Associação tenta definir requisitos para rede 5G, mas deixa tudo mais confuso

Por Redação | 15 de Dezembro de 2014 às 12h51

A internet móvel de quarta geração, a 4G, ainda nem fincou seus pés no mercado e já tem gente de olho na 5G. Embora a tecnologia já venha sendo o foco de alguns debates e projetos de grandes empresas do segmento mobile, até há pouco tudo estava um tanto quanto indefinido.

(TAREFA 1): Liste todos os verbos que aparecem no título da notícia sobre a 5G.
(TAREFA 2): Copie o trecho da notícia sobre a 5G que vai de "A internet móvel" até "tanto quanto indefinido.", incluindo os dois.

(DADOS REGISTRADOS):
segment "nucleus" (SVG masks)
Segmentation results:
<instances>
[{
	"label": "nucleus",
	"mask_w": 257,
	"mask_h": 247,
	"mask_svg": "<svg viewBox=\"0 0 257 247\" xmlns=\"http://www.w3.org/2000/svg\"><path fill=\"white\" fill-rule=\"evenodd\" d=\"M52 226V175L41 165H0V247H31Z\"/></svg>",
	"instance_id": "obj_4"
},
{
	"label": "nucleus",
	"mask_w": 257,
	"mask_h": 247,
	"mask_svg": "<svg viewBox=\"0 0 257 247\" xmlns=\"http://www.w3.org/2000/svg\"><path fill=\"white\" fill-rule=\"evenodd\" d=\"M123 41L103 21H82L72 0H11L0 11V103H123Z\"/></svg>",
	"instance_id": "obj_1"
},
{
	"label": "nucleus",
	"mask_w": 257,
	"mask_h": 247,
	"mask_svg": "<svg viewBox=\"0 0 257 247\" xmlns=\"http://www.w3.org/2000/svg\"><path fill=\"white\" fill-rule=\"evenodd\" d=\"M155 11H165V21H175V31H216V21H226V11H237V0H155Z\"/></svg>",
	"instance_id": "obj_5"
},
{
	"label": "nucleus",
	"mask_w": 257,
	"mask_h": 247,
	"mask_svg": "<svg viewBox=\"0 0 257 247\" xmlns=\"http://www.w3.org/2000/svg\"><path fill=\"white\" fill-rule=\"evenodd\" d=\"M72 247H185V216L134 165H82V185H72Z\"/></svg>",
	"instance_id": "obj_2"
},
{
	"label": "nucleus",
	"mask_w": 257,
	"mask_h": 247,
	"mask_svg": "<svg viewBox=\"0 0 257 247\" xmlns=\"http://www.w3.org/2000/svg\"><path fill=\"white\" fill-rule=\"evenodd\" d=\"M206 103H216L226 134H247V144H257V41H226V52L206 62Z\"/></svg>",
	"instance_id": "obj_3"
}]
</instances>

(RESPOSTA 1): tenta, definir, deixa

(RESPOSTA 2):
A internet móvel de quarta geração, a 4G, ainda nem fincou seus pés no mercado e já tem gente de olho na 5G. Embora a tecnologia já venha sendo o foco de alguns debates e projetos de grandes empresas do segmento mobile, até há pouco tudo estava um tanto quanto indefinido.